Whirlywirld Complete Studio Works 1978-80 LP

This is an amazing compilation of all three releases from Melbourne’s WHIRLYWIRLD. WHIRLYWIRLD was led by Ollie Olsen previously with the YOUNG CHARLATANS and drummer John Murphy formerly of NEWS. The music is minimal electronic sounds, guitar, bass, drums and occasional squawking saxophone. Strikingly Olsen’s vocals have similar cadences and style to Nick Cave and Peter Murphy. They are dramatic, repetitive and playful with the sounds being emitted. The vocals may be the focus of the songs, but the experimental punk-y music forms a catchy foundation that I find equally fascinating. WHIRLYWIRLD was short-lived, only playing fourteen shows, but their music should be remembered along with their more well-known and celebrated contemporaries. Good thing Hozac decided to remind us of that.

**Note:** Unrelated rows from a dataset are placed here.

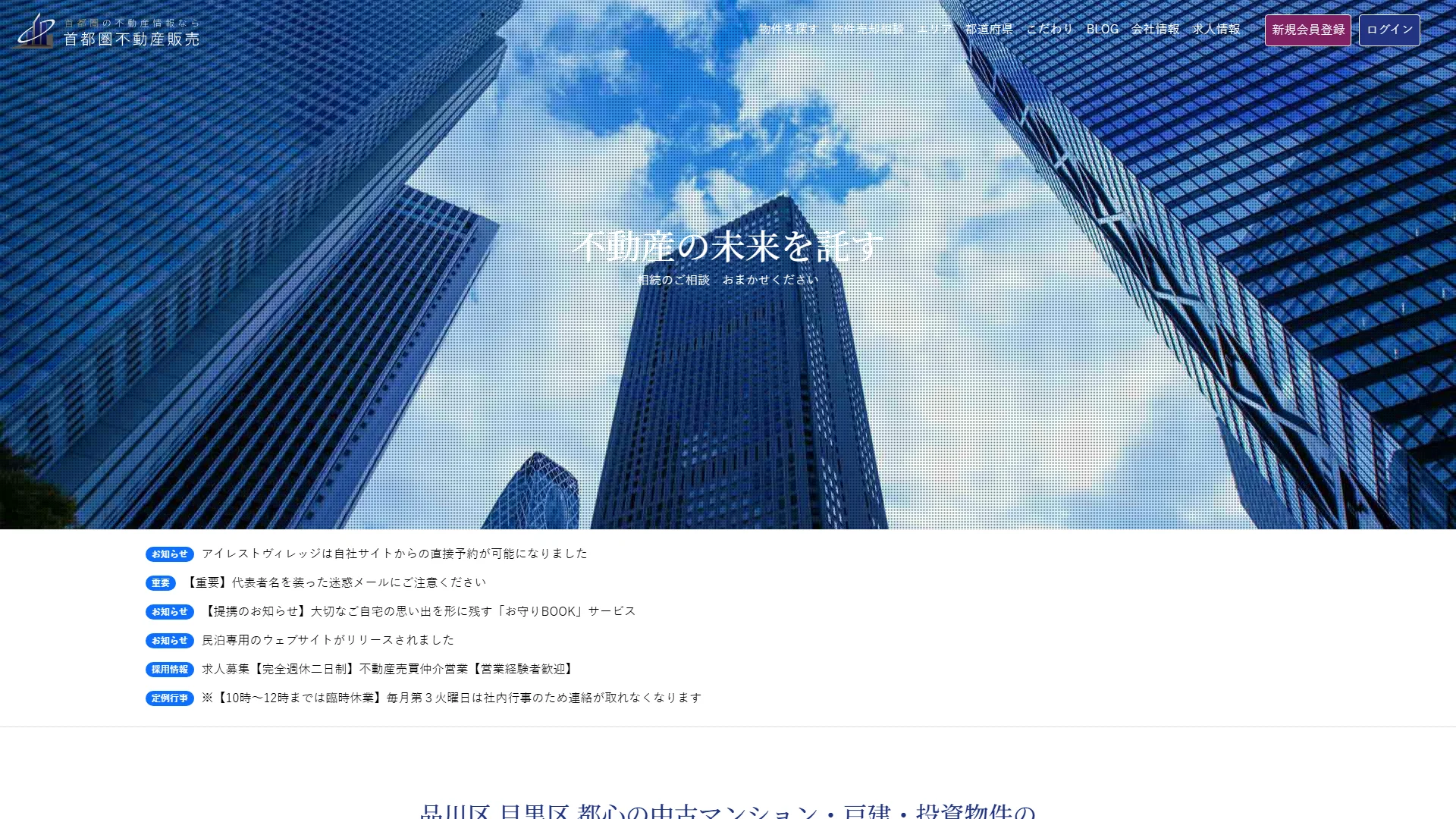 株式会社首都圏不動産販売の公式サイト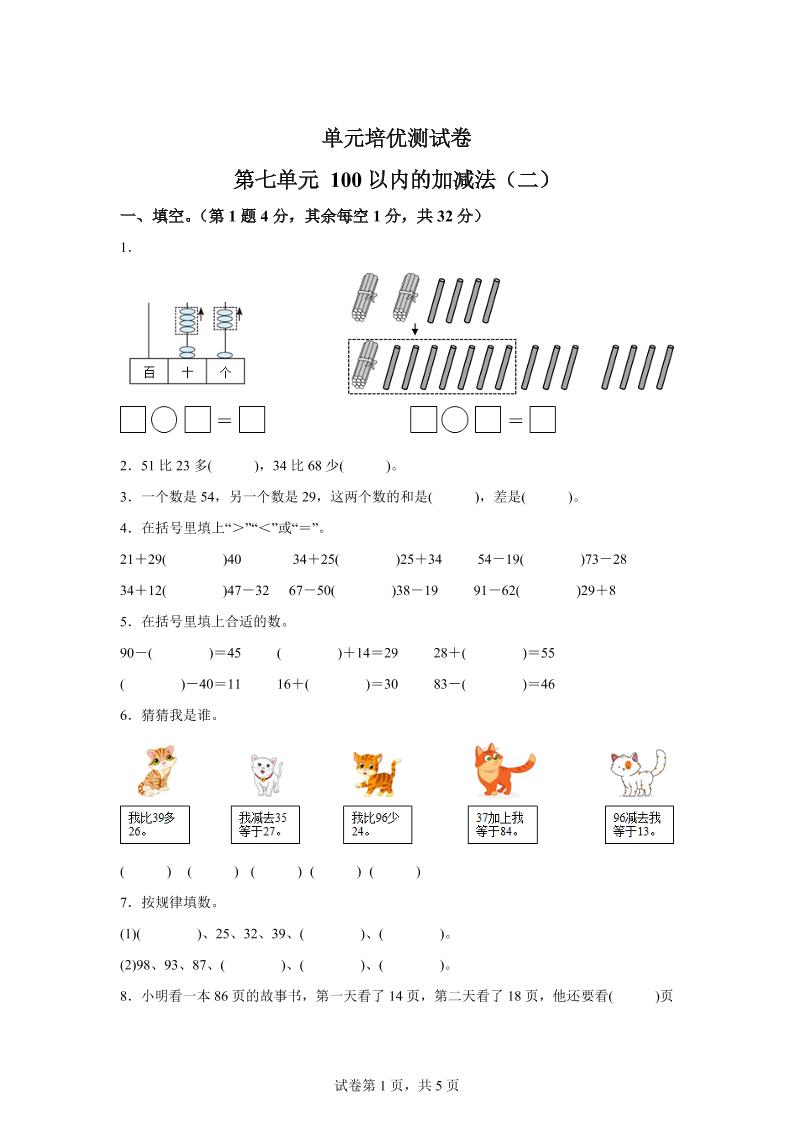 青岛63版数学一年级下册第七单元《100以内的加减法(二)》单元测试卷 - 奥一学习网 WWW.AYW.CC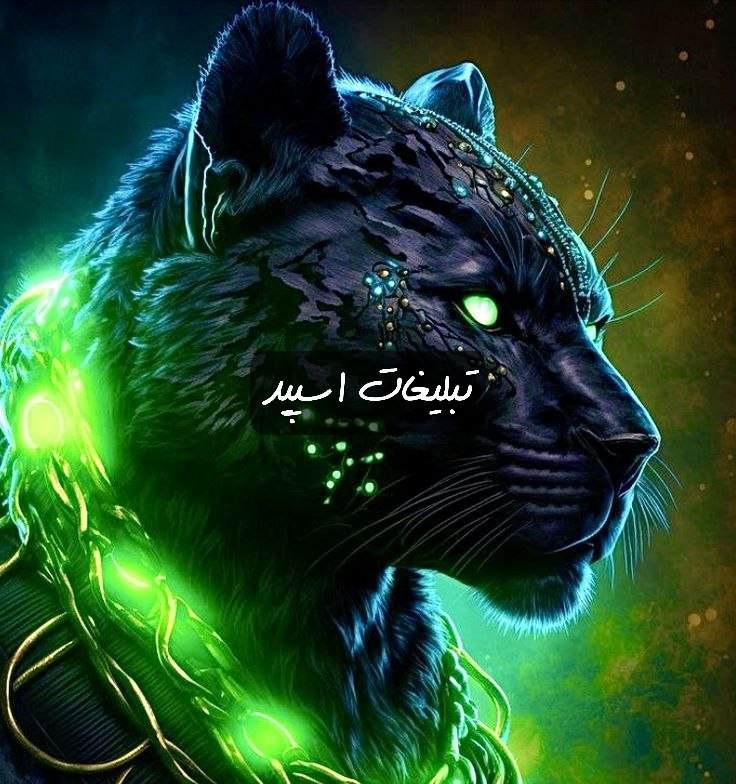 گپ تلگرام TNT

XV Basement Tapes cassette

More free-punk explorations from XV! Basement Tapes consists of various unreleased demos, live jams, and practice recordings from 2018 and 2019, documenting some of the conceptual process that ultimately resulted in their sold-out-in-one-day debut LP from last year. That record was willfully non-linear but still concise, and almost approaching a conventional art-punk angularity, while these tracks generally embrace a more raw, loose approach that at various times suggests anything from early HALF JAPANESE at their skronkiest to a dreamy VELVET UNDERGROUND drift to the equally spiky and shaky sounds of the early ’80s UK DIY bedroom-taper scene. Free-association vocals chanted or recited over self-destructing rhythms and scribbling, scratchy guitar; truly No Wave in the most literal sense of the term.